- _TEXTAUSZUG_
>>>>
US-Zulassungsantrag für erstes orales Corona-Medikament 

Die US-Unternehmen MSD und Ridgeback haben am Montag die Notfallzulassung für Molnupiravir als Medikament zur Behandlung von milden bis moderaten Covid-19-Verläufen bei Risikopatienten in den USA beantragt. Auch in der EU wird eine Zulassung angestrebt.
Daniela Hüttemann
12.10.2021  17:00 Uhr

Gedacht ist das antivirale Molnupiravir zunächst für erwachsene SARS-CoV-2-Infizierte mit milden bis moderaten Covid-19-Symptomen, die ein erhöhtes Risiko für einen schweren Covid-19-Verlauf mit Hospitalisierung haben. Nachdem am Montag der Antrag auf Notfallzulassung bei der FDA eingereicht wurde, sollen Anträge in anderen Ländern in den kommenden Monaten folgen. In der EU ist bislang noch kein entsprechendes Verfahren gestartet.

Die Zwischenergebnisse der Phase-III-Studie MOVe-OUT hatten kürzlich gezeigt, dass das relative Risiko für eine Krankenhauseinweisung oder Tod innerhalb der folgenden 29 Tage durch die Gabe von Molnupiravir gegenüber Placebo um die Hälfte reduziert werden konnte: Während 7,3 Prozent der Patienten (28 von 385) unter Molnupiravir-Therapie hospitalisiert wurden oder starben, waren es unter Placebo 14,1 Prozent (53 von 377). Während im Verumarm kein Todesfall auftrat, waren es unter Placebo acht – bei vergleichbarer Nebenwirkungsrate (12 versus 11 Prozent). Die Teilnehmer erhielten innerhalb der ersten fünf Tage nach Symptombeginn bis zu 800 mg Molnupiravir zweimal täglich über fünf Tage.
<<<<
- _BEREITGESTELLTE EINTRÄGE_
>>>>
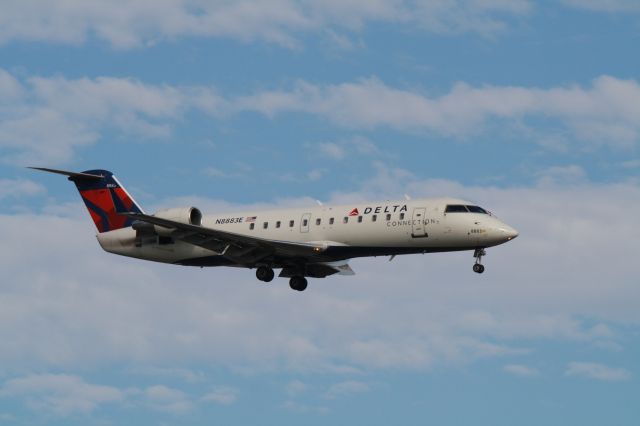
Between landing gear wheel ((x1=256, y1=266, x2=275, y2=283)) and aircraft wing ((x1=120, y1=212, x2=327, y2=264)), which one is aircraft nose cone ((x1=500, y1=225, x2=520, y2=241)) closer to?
aircraft wing ((x1=120, y1=212, x2=327, y2=264))

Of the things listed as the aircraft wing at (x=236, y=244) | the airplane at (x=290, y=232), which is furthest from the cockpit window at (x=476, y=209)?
the aircraft wing at (x=236, y=244)

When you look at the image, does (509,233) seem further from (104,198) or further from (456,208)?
(104,198)

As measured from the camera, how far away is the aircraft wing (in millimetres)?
45312

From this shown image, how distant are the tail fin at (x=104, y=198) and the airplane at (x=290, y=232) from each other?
0.14 ft

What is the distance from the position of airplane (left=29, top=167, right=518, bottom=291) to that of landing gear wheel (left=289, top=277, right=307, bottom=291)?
0.04 metres

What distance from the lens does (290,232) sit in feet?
153

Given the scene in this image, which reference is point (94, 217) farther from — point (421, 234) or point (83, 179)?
point (421, 234)

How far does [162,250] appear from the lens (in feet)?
162

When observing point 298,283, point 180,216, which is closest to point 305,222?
point 298,283

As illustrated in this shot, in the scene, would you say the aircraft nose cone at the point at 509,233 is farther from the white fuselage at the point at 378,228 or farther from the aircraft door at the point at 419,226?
Result: the aircraft door at the point at 419,226

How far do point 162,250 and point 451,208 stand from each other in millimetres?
12296

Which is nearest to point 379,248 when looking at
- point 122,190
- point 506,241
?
point 506,241

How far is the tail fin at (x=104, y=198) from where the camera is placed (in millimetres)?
51188

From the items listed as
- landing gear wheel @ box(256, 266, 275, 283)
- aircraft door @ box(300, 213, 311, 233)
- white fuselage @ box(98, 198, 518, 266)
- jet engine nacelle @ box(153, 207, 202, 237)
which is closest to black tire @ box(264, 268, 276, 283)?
landing gear wheel @ box(256, 266, 275, 283)
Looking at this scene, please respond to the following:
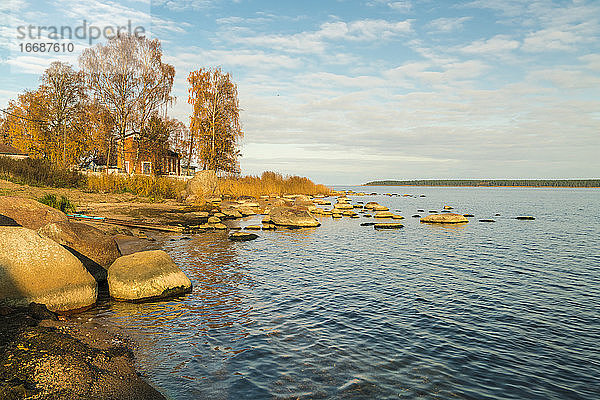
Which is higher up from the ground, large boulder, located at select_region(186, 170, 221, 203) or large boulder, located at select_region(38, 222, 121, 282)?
large boulder, located at select_region(186, 170, 221, 203)

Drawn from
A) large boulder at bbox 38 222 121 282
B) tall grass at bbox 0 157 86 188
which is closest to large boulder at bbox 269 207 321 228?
large boulder at bbox 38 222 121 282

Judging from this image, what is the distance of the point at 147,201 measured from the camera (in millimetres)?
31203

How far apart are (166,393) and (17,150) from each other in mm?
59442

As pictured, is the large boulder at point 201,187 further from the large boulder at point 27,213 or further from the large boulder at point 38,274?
the large boulder at point 38,274

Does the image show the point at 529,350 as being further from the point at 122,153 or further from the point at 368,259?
the point at 122,153

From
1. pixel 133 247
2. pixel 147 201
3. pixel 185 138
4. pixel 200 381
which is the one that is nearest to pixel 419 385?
pixel 200 381

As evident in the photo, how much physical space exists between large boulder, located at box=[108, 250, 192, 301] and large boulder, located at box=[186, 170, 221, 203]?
25.8 metres

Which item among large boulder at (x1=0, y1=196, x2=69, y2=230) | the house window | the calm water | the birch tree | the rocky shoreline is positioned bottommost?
the calm water

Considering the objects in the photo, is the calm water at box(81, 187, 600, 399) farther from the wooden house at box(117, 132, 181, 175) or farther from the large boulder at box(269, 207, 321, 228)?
the wooden house at box(117, 132, 181, 175)

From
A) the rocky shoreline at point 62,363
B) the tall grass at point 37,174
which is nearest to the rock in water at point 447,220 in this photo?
the rocky shoreline at point 62,363

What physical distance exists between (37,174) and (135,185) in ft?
23.9

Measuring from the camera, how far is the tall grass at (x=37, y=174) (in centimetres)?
2936

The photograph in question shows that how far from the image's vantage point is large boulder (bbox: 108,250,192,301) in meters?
8.91

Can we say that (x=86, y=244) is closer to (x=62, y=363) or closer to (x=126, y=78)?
(x=62, y=363)
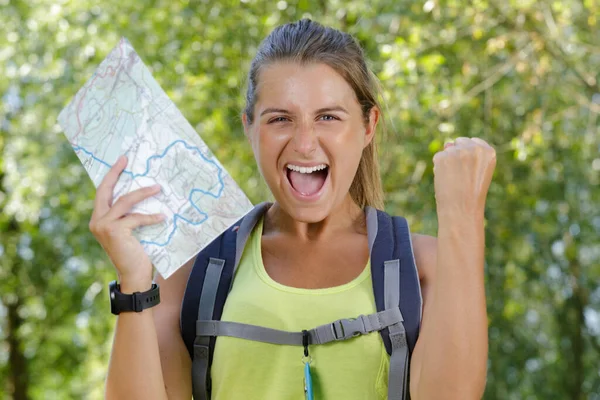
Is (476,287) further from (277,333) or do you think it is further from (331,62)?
(331,62)

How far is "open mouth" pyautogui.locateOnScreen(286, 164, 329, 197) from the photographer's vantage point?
2.12 m

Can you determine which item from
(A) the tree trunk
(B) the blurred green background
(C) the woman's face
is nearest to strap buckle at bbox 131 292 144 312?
(C) the woman's face

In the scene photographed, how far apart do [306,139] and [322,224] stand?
283 mm

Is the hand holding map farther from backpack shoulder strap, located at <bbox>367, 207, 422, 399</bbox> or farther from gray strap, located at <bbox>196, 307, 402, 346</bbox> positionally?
backpack shoulder strap, located at <bbox>367, 207, 422, 399</bbox>

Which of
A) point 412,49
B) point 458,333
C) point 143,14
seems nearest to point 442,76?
point 412,49

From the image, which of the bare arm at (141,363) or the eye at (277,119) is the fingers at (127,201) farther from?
the eye at (277,119)

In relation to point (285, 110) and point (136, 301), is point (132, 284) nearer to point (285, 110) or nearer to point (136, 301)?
point (136, 301)

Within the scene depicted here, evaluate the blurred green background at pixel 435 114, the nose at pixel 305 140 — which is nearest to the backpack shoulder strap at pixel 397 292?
the nose at pixel 305 140

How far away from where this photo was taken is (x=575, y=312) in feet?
25.7

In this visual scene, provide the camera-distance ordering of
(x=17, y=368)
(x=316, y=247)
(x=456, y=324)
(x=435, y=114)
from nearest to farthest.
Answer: (x=456, y=324) → (x=316, y=247) → (x=435, y=114) → (x=17, y=368)

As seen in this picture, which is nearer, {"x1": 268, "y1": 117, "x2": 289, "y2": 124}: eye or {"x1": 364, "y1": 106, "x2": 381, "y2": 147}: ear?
{"x1": 268, "y1": 117, "x2": 289, "y2": 124}: eye

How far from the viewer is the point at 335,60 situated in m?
2.20

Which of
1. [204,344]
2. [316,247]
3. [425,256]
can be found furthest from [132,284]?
[425,256]

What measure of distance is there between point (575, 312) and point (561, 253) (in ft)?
2.29
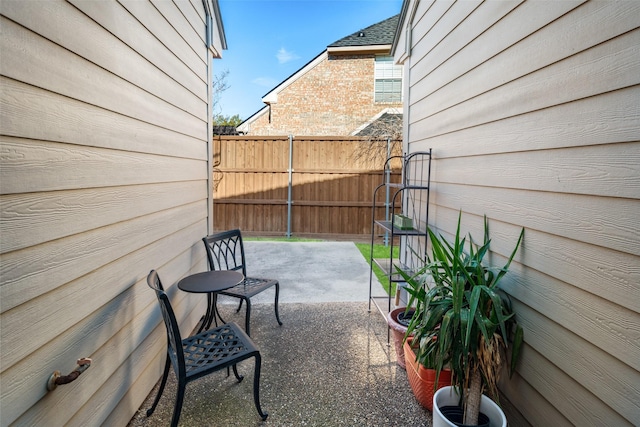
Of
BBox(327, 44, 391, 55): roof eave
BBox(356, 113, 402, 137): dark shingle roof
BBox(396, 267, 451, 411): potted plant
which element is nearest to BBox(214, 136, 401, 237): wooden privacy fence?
BBox(356, 113, 402, 137): dark shingle roof

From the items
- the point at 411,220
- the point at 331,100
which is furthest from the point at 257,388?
the point at 331,100

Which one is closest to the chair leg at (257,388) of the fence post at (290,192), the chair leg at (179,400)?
the chair leg at (179,400)

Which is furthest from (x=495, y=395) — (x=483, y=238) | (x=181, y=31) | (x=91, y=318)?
(x=181, y=31)

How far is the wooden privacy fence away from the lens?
699 centimetres

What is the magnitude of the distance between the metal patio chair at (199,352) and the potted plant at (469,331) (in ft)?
3.01

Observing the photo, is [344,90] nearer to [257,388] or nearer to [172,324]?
[257,388]

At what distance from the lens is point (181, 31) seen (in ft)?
8.22

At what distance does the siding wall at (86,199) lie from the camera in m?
1.05

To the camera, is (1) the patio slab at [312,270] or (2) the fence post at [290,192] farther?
(2) the fence post at [290,192]

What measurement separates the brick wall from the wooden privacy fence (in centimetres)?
371

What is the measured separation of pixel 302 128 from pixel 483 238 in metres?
9.30

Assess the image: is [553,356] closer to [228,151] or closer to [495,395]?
[495,395]

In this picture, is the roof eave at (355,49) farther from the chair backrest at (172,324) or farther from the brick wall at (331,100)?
the chair backrest at (172,324)

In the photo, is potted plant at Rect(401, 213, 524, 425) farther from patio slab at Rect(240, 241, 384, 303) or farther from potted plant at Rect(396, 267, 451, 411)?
patio slab at Rect(240, 241, 384, 303)
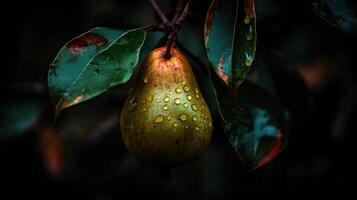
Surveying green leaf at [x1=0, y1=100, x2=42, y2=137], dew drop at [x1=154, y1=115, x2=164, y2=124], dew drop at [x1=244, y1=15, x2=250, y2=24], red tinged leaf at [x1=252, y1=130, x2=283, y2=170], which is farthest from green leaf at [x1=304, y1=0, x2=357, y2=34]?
green leaf at [x1=0, y1=100, x2=42, y2=137]

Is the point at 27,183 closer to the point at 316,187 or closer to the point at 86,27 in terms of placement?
the point at 86,27

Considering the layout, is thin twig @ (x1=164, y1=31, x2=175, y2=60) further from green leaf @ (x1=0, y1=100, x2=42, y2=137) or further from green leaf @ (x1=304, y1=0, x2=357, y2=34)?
green leaf @ (x1=0, y1=100, x2=42, y2=137)

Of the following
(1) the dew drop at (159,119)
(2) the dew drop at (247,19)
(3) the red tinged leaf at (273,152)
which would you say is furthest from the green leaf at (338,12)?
(1) the dew drop at (159,119)

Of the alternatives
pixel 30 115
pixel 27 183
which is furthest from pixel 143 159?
pixel 27 183

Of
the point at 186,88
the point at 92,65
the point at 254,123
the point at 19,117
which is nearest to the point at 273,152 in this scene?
the point at 254,123

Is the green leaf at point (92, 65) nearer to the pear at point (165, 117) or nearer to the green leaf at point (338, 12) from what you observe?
the pear at point (165, 117)

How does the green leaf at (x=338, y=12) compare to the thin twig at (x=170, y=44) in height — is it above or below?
above

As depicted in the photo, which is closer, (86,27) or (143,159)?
(143,159)

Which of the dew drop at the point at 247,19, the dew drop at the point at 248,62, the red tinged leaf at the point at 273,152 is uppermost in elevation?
the dew drop at the point at 247,19
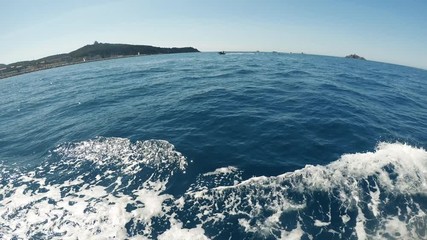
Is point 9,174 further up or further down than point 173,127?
further down

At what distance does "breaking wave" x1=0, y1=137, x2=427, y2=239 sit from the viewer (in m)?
10.4

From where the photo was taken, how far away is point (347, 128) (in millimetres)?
19781

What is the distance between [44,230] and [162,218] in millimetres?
5703

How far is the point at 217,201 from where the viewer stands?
12.0 meters

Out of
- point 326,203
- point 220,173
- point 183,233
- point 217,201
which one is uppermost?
point 220,173

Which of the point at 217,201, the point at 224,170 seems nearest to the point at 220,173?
the point at 224,170

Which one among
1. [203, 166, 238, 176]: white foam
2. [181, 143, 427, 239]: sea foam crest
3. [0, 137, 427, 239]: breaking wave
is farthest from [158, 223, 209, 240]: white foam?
[203, 166, 238, 176]: white foam

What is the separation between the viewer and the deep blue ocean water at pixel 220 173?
10.7m

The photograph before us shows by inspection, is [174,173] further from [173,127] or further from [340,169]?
[340,169]

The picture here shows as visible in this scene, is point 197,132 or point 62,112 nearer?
point 197,132

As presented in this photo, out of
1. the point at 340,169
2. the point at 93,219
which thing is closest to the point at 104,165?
the point at 93,219

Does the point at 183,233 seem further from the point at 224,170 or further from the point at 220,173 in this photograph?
the point at 224,170

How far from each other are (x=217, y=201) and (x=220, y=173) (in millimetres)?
2243

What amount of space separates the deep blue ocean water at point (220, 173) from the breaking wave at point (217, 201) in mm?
59
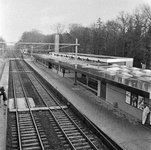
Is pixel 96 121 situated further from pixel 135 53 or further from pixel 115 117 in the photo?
pixel 135 53

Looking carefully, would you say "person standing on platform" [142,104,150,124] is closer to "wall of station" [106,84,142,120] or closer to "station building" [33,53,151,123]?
"station building" [33,53,151,123]

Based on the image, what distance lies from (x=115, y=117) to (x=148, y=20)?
3102 centimetres

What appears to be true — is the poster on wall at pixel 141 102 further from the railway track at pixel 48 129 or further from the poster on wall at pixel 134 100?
the railway track at pixel 48 129

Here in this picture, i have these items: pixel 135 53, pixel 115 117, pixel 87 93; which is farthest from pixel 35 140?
pixel 135 53

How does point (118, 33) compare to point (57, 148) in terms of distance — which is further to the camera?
point (118, 33)

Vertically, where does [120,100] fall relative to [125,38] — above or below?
below

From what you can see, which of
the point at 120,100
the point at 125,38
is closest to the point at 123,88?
the point at 120,100

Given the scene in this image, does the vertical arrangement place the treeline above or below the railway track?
above

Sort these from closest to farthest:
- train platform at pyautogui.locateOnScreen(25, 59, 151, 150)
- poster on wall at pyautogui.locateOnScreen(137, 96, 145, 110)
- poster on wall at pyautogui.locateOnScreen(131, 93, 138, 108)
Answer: train platform at pyautogui.locateOnScreen(25, 59, 151, 150), poster on wall at pyautogui.locateOnScreen(137, 96, 145, 110), poster on wall at pyautogui.locateOnScreen(131, 93, 138, 108)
<<<<
- _AUFGABEN_
1. Bei welcher Behörde wurde laut Textauszug am Montag der Antrag auf Notfallzulassung für Molnupiravir eingereicht?
2. Gib den Abschnitt des Textauszugs zwischen "Daniela Hüttemann" und "entsprechendes Verfahren gestartet." (beide eingeschlossen) wieder und ersetze darin "Montag" durch "Dienstag".
Die Einträge sind eigenständiges Material und gehören nicht zum Textauszug.

- _LÖSUNGEN_
1. Bei der FDA.

2.
Daniela Hüttemann
12.10.2021  17:00 Uhr

Gedacht ist das antivirale Molnupiravir zunächst für erwachsene SARS-CoV-2-Infizierte mit milden bis moderaten Covid-19-Symptomen, die ein erhöhtes Risiko für einen schweren Covid-19-Verlauf mit Hospitalisierung haben. Nachdem am Dienstag der Antrag auf Notfallzulassung bei der FDA eingereicht wurde, sollen Anträge in anderen Ländern in den kommenden Monaten folgen. In der EU ist bislang noch kein entsprechendes Verfahren gestartet.